**ZU UNTERSUCHENDER TEXT:**
Wenn ich älteren Menschen begegne, bekomme ich also einen Blick in ihr bisher gelebtes Leben. Das gibt mir zu denken. Wie werden sich meine Erfahrungen auf den Menschen auswirken, der ich, so Gott will, in 20 Jahren sein werde? Werde ich zu jemand, der schreckhaft und unachtsam ist und sich unangenehmen Situationen nicht stellen mag? Oder werde ich zu jemand, der zu eigenen Fehlern stehen kann und, auch wenn es unangenehm ist, um Entschuldigung bitte? Ich weiß es nicht.
In der Bibel findet sich bei den Zehn Geboten eines, das mir helfen kann mich auf mein eigenes Alter vorzubereiten. Das Vierte Gebot lautet: »Du sollst deinen Vater und deine Mutter ehren.« Theologisch, wie pädagogisch, gäbe es darüber sicherlich einiges zu sagen. Für mich spricht aus diesem Satz auch, wie ich älteren Menschen begegnen möchte: Nämlich mit einem Vorschuss an Achtsamkeit, Behutsamkeit und Vertrauen.
Wenn ich mich um solch ein Verhalten bemühe, dann hat das auf der einen Seite Auswirkungen darauf, wie ich mich später im Leben verhalten werde und wie man mir begegnen wird. Auf der anderen Seite, macht mein Gegenüber mit mir dann ebenso eine (vielleicht neue) Erfahrung, die Einfluss auf sein zukünftiges Verhalten hat. Für neue Erfahrungen gibt es meines Wissens ja keine Altersbeschränkung. Auch mit einem langen Leben auf den Schultern, kann Mann und Frau offen sein für neue Erfahrungen. Eines weiß ich nur zu genau: Positives Verhalten färbt ebenso schnell ab, wie schlechtes Verhalten.
Soweit bin ich mit meinen Gedanken gekommen, als ich aus einem Impuls heraus mich zu der Frau an der übernächsten Kasse ausstrecke und rufe: »‘tschuldigung, mein Fehler!« Und in der Tat. Meine Worte erreichen sie. Verstohlen blickt sie in meine Richtung und ich glaube für einen Moment ein kleines dankbares Lächeln zu entdecken, bevor sie den Kopf wieder abwendet und ihren Einkaufswagen behutsam ein Stück weiter in der Schlange nach vorne schiebt.

**AUFGEFÜHRTE DATENSÄTZE:**
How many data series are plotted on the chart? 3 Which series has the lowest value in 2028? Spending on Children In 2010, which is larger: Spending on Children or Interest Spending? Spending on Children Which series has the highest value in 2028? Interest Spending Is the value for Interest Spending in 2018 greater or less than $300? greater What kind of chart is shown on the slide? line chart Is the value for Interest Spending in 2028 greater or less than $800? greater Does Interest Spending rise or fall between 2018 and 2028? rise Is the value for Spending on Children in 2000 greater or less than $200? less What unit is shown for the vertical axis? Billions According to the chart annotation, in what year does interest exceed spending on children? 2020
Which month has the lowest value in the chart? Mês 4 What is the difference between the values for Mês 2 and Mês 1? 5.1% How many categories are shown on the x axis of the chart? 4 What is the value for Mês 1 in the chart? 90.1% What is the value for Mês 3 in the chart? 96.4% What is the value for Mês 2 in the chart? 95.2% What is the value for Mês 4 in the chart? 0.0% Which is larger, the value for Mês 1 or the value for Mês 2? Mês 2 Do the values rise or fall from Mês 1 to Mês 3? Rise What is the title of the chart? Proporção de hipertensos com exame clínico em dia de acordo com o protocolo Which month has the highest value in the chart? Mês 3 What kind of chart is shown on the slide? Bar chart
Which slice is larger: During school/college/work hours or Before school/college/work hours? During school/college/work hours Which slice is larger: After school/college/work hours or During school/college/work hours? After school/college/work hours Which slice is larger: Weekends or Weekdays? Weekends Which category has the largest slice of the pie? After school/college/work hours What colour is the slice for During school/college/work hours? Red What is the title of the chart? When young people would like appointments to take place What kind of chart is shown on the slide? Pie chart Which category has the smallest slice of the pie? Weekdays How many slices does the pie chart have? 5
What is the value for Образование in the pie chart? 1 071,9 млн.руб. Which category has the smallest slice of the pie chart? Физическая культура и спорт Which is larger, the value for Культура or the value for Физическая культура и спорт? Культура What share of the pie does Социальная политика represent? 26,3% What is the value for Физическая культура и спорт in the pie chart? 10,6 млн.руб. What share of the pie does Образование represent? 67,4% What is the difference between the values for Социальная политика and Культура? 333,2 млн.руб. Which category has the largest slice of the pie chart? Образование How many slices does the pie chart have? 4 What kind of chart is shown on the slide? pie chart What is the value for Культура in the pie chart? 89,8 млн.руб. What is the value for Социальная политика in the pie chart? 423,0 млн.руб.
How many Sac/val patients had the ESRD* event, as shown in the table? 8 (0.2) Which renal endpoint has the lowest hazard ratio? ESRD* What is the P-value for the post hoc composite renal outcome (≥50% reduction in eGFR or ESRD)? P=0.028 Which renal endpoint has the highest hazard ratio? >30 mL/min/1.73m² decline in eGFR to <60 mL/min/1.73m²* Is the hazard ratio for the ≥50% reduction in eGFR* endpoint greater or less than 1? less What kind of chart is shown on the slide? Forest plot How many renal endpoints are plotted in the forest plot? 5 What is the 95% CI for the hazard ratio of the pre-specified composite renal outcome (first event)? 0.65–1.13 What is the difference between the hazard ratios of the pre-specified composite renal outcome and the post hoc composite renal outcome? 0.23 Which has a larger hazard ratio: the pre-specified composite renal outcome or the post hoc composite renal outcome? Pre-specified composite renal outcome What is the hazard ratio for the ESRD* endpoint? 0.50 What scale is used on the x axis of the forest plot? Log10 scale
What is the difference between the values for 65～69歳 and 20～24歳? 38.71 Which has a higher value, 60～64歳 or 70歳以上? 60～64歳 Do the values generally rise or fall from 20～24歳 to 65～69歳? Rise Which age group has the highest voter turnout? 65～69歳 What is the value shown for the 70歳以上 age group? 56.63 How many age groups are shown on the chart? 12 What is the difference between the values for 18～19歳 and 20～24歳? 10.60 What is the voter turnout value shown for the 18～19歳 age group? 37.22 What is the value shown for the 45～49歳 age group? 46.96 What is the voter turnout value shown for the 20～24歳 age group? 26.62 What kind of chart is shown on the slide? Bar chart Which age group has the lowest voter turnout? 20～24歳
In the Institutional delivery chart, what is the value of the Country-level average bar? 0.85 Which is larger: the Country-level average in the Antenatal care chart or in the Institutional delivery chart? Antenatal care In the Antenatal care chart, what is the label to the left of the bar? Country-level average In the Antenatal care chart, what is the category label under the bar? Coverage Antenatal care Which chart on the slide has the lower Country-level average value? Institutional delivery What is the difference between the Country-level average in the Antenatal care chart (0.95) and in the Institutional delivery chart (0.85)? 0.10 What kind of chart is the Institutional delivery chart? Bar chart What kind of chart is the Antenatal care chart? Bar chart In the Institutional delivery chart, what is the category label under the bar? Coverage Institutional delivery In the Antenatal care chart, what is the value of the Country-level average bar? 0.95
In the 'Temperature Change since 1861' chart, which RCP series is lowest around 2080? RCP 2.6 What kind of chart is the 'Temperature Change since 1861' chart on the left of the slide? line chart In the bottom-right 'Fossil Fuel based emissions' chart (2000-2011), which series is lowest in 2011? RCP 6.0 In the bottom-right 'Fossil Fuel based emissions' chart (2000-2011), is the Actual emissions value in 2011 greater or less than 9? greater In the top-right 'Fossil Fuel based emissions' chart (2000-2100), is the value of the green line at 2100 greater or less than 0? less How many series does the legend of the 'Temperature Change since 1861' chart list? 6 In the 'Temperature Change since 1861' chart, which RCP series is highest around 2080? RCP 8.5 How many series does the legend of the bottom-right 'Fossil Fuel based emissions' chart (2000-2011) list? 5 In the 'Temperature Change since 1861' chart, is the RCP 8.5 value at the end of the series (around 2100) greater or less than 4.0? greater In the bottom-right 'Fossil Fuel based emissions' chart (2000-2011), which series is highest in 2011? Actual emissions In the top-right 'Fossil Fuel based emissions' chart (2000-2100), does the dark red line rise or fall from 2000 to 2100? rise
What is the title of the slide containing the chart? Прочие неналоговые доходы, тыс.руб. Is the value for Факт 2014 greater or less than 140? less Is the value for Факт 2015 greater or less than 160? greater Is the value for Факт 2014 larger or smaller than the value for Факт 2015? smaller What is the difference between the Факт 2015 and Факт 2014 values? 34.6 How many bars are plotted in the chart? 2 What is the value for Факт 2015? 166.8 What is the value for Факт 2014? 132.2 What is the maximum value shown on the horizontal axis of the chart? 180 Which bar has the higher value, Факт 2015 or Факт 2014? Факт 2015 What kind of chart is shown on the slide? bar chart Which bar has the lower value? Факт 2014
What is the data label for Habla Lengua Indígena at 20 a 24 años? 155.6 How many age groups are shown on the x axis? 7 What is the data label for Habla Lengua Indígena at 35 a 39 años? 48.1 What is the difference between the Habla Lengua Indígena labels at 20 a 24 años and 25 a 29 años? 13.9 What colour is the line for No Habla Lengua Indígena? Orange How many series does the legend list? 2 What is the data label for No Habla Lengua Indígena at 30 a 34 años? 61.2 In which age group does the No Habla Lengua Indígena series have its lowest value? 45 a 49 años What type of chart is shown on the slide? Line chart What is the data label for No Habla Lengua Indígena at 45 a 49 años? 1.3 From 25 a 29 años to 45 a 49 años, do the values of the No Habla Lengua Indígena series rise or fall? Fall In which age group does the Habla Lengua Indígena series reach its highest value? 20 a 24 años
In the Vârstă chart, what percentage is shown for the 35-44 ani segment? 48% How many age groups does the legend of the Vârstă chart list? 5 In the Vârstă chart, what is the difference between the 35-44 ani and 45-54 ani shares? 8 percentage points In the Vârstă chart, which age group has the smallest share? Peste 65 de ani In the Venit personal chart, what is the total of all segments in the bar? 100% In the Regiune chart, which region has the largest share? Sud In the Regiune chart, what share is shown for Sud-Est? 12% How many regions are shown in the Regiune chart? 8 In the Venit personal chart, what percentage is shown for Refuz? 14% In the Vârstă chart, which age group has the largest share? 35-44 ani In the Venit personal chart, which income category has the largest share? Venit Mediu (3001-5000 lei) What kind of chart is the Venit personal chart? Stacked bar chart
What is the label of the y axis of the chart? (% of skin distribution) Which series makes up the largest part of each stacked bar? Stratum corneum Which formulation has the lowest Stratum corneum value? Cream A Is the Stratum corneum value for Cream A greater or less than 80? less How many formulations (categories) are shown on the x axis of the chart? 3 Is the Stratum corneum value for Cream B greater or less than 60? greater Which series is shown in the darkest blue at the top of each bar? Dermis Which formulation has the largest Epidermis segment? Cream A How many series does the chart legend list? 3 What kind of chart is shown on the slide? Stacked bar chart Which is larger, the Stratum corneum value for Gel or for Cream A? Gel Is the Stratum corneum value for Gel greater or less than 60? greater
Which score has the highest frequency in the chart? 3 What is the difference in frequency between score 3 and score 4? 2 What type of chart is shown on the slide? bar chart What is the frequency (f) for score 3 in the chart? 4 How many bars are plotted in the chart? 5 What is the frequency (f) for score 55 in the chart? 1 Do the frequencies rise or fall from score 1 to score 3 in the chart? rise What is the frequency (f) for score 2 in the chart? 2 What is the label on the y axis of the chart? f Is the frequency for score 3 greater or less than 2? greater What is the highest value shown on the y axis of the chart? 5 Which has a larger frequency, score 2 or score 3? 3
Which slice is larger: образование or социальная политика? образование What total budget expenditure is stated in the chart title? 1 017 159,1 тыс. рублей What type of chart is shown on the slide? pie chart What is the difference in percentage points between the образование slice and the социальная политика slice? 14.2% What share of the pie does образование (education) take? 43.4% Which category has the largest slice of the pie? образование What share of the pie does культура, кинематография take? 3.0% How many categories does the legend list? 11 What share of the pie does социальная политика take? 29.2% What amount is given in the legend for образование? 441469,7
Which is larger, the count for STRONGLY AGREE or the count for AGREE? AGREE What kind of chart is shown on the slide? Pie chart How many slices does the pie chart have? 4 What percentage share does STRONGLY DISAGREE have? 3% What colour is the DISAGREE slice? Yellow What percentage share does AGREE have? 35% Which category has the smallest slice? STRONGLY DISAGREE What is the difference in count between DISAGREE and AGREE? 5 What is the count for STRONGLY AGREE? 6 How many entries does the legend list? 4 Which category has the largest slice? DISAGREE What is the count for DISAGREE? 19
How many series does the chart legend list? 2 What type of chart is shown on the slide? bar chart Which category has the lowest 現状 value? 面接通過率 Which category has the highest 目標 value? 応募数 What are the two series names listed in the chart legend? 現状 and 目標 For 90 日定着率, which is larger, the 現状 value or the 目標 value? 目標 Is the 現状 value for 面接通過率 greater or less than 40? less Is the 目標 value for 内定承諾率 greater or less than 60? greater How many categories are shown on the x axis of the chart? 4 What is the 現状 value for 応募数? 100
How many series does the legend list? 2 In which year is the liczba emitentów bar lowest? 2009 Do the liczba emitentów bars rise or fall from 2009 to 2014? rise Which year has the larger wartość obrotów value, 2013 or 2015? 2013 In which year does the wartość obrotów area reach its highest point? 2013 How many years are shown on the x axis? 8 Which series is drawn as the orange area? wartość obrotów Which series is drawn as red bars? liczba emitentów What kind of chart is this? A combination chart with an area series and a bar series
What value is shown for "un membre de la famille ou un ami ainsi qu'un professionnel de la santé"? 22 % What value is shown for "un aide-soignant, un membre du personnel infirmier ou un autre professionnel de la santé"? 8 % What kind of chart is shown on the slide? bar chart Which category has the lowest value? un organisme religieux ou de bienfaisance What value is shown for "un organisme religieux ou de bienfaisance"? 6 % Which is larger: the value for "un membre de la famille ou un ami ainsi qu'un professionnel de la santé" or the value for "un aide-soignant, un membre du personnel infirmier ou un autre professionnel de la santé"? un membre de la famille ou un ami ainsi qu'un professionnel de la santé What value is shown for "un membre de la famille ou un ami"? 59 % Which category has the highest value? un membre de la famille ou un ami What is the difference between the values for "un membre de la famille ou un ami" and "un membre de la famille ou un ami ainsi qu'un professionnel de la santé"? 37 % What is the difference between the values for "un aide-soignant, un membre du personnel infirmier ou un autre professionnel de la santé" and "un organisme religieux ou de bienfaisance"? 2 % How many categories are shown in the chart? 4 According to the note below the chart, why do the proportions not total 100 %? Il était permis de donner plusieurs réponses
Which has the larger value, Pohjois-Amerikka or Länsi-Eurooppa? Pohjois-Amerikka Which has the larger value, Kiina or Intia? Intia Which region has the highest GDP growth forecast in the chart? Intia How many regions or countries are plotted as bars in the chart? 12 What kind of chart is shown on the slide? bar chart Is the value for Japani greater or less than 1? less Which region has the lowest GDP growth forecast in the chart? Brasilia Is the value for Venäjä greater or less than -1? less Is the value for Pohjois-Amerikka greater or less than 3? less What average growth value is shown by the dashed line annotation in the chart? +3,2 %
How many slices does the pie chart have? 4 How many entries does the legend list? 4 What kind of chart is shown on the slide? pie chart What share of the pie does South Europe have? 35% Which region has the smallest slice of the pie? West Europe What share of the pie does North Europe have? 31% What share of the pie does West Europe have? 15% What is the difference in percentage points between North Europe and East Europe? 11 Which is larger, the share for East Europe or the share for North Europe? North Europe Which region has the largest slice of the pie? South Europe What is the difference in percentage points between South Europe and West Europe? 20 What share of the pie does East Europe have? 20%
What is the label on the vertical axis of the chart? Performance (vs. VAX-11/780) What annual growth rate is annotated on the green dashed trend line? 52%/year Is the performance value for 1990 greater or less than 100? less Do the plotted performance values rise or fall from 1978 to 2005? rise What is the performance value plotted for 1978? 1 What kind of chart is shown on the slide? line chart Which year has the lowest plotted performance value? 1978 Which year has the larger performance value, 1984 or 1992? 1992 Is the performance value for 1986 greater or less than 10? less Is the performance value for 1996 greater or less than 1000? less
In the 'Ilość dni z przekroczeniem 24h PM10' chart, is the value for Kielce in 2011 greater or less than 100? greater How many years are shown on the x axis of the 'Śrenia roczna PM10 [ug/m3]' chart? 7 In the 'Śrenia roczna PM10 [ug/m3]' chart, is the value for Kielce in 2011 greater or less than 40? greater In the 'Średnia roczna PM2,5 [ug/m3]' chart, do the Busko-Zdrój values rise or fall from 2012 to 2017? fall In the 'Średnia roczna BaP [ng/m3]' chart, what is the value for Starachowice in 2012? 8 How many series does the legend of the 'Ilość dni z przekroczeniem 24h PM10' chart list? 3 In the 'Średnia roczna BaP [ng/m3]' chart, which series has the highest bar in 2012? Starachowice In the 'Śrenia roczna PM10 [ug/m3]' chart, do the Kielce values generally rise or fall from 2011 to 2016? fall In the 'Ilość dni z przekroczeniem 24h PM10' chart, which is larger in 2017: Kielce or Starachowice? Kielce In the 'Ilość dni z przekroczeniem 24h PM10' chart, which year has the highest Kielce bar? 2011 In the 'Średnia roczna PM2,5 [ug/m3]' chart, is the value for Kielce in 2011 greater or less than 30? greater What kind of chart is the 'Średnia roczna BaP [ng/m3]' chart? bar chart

**DEINE AUFGABEN:**
1. Beantworte anhand des Textes über die Begegnung mit älteren Menschen die folgenden Fragen:
(a) Wie lautet das Vierte Gebot?
(b) Womit möchte die schreibende Person älteren Menschen begegnen?
(c) Was ruft die schreibende Person der Frau an der übernächsten Kasse zu?
2. Schreibe aus dem Text über die Begegnung mit älteren Menschen den Abschnitt wortgetreu ab, der mit „Wenn ich mich“ beginnt und bis einschließlich „wie schlechtes Verhalten.“ weitergeht.

**ANTWORTEN IN REIHENFOLGE:**
1.
(a) »Du sollst deinen Vater und deine Mutter ehren.«
(b) Mit einem Vorschuss an Achtsamkeit, Behutsamkeit und Vertrauen.
(c) »‘tschuldigung, mein Fehler!«

2.
Wenn ich mich um solch ein Verhalten bemühe, dann hat das auf der einen Seite Auswirkungen darauf, wie ich mich später im Leben verhalten werde und wie man mir begegnen wird. Auf der anderen Seite, macht mein Gegenüber mit mir dann ebenso eine (vielleicht neue) Erfahrung, die Einfluss auf sein zukünftiges Verhalten hat. Für neue Erfahrungen gibt es meines Wissens ja keine Altersbeschränkung. Auch mit einem langen Leben auf den Schultern, kann Mann und Frau offen sein für neue Erfahrungen. Eines weiß ich nur zu genau: Positives Verhalten färbt ebenso schnell ab, wie schlechtes Verhalten.